String.allocate with NULL as the initial char value causes unexpected behaviors.
-
The assert that checks out of bound access in
String_string_MINUS_set_BANG_usesstrleninstead of the value given tomalloc. This makes the function unusable on empty strings. -
In the core implementation the length of a string is the
strlenof it, and not the initial value given tomalloc, this should be documented.

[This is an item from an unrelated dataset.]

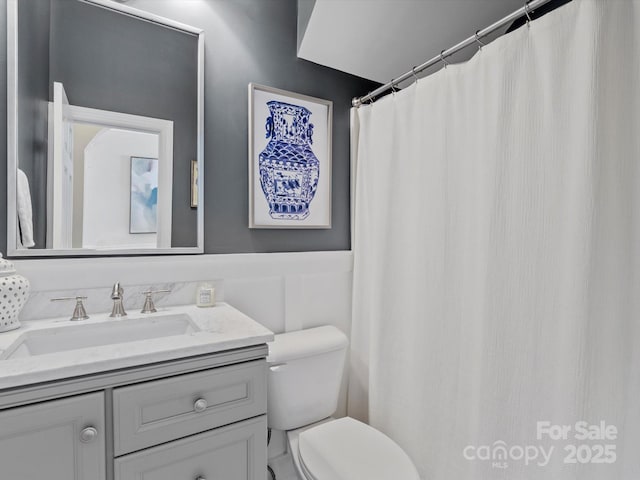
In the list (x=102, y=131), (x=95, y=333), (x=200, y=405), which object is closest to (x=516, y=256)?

(let [my-string (String.allocate 10 (Char.from-int 0))]
(do
(println* (String.length &my-string)) ;; Length is 0, not 10
(String.string-set! &my-string 1 'a') ;; Assertion fails (Thinks its out of bounds because it checks that the index is less than `strlen`
))
Running this example as-is with latest Carp from the master branch, resulted in:
[PARSE ERROR] "REPL" (line 4, column 43): unexpected ")" expecting "&", "~", "@", "'", "`", "%@", "%", "(", "$[", "[", "{", "-", digit, "0b", "0x", "#\"", "r\"", "\"", "\\" or letter
Changing the code code to (use \a instead of 'a'):
(let [my-string (String.allocate 10 (Char.from-int 0))]
(do
(println* (String.length &my-string))
(String.string-set! &my-string 1 \a)))
Got rid of the parse error, but resulted in:
I did not understand the form `(external String.allocate (Fn [Int Char] String))` at /home/dev/src/leblowl/Carp/core/String.carp:35:22.
Traceback:
(String.allocate 10 (Char.from-int 0)) at REPL:5:17.
(let [my-string (String.allocate 10 (Char.from-int 0))] (do ...) at REPL:5:1.
So maybe I am running into a separate bug or misusing the language, but this works for demonstrating the index out of bounds:
(def my-string (String.allocate 10 (Char.from-int 0)))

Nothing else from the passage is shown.